Dann kam der etwas unsicher wirkende Andreas Müller (Richter am Amtsgericht Bernau) als Privatperson auf die Bühne und referierte über seine Vorlage an das Bundesverfassungsgericht (DPMS INFO berichtete). Müller kritisierte das BverfG dafür, dass seine Vorlage verworfen wurde und wies auf andere Entscheidungen deutscher Gerichte hin, die bereits jetzt eine liberale Rechtsprechung bei THC-tangierten Delikten praktizieren würden. Müller griff auch den SPIEGEL für die vor ca. einem Monat erschienene Titelgeschichte über Hanf an. Müller warf dem SPIEGEL “Churchill-Methoden” (Anm. d. Verf.) vor, weil man Statistiken “verfälscht” dargestellt habe, um eine nicht zeitgemäße Meinung zu proklamieren.
Meine Feststellungen: Auf der Veranstaltung wurde sehr viel Alkohol konsumiert, viele Menschen waren bereits am Nachmittag mittelstark berauscht. Diejenigen, die am lautesten Parolen röhrten, waren meist schon stark betrunken. Die Luft rund um den Oranienplatz war natürlich rauchgeschwängert und überall roch es süßlich nach verbrannten THC-Produkten. An allen Ecken wurde “öffentlich gebaut”, Joints machten die Runde und teilweise wurden sogar Wasserpfeifen “durchgezogen”. Die Polizei war zwar präsent, wollte jedoch nach Angaben eines Verantwortlichen nur dann eingreifen, wenn Personen beim “dealen” beobachtet würden. Ich hatte den Eindruck, dass die meisten Polizisten gar nichts sehen wollten und ihnen die Aufgabe unangenehm war. Einer der Teilnehmer erzählte mir aber, dass seinen Freunden von der Berliner Polizei THC-Produkte weggenommen, ohne dass die Personalien aufgenommen oder ein Platzverbot ausgesprochen worden wären. Er hatte den (paranoiden) Verdacht, dass es sich nicht um echte Polizisten gehandelt habe. Er würde sich ja als Obdachloser vor jeder polizeilichen Maßnahme die Ausweise der Polizisten zeigen lassen und bei einer Beschlagnahme auf ein Protokoll bestehen. Außerdem habe er seine Freunde noch davor gewarnt, direkt auf der Parade zu “kiffen” und empfohlen bis zum Abend damit zu warten. Deshalb habe er jetzt noch etwas “Hasch”. Ein gut informierter und pragmatischer Punk eben.

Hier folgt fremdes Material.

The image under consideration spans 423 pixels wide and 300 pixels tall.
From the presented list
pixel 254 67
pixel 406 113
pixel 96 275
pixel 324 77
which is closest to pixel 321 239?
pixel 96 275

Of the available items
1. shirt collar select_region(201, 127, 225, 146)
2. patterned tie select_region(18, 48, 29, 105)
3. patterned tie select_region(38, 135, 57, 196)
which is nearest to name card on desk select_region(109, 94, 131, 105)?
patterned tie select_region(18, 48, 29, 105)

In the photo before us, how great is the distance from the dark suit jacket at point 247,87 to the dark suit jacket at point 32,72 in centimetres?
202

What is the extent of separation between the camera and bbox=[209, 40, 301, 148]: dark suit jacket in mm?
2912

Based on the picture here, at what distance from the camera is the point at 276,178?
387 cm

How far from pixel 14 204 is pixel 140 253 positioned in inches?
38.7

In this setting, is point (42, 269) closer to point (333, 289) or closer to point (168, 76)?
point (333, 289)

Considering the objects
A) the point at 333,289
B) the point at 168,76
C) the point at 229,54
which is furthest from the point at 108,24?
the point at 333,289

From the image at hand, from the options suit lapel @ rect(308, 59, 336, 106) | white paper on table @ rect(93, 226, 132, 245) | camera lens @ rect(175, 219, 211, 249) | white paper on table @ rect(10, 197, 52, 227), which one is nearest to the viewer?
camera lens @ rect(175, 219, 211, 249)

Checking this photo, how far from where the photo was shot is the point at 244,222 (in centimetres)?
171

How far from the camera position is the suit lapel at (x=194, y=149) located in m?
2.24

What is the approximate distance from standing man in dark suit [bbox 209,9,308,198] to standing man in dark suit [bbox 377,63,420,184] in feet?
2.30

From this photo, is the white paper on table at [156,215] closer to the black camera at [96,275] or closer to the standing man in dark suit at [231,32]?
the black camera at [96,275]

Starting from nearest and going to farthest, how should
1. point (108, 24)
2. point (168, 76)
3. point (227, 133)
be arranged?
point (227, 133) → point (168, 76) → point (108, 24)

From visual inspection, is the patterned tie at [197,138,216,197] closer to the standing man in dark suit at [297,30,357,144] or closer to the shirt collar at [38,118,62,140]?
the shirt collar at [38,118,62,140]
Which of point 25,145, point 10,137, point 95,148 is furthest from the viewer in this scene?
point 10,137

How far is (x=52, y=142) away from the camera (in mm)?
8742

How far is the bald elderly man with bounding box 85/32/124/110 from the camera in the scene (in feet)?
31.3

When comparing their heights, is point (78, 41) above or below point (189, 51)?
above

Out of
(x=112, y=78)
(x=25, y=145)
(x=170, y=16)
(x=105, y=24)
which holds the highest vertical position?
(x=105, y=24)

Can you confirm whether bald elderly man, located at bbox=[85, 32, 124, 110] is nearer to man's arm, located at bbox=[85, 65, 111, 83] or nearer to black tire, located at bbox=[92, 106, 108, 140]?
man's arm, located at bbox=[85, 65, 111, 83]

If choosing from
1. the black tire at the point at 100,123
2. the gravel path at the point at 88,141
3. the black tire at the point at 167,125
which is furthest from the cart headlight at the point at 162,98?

Meine Meinung ist, dass der Konsum von THC nur dann unbedenklich ist, wenn der Geist des Konsumenten dafür geschaffen ist. Von Nichts kommt nichts. Und Paracelsus wusste auch schon, dass man einer Pflanze nicht mehr Dünger gibt, um diese besser und schneller zum wachsen zu bringen. Wer zuviel düngt, richtet Schaden an. Die Freigabe von Hanf muss mit einer groß angelegten Aufklärungskampagne einhergehen. Der Umgang mit Drogen ist in unserer Gesellschaft unvernünftig, widersprüchlich und führt auf Dauer zum Untergang, wenn nicht hart gegengesteuert wird.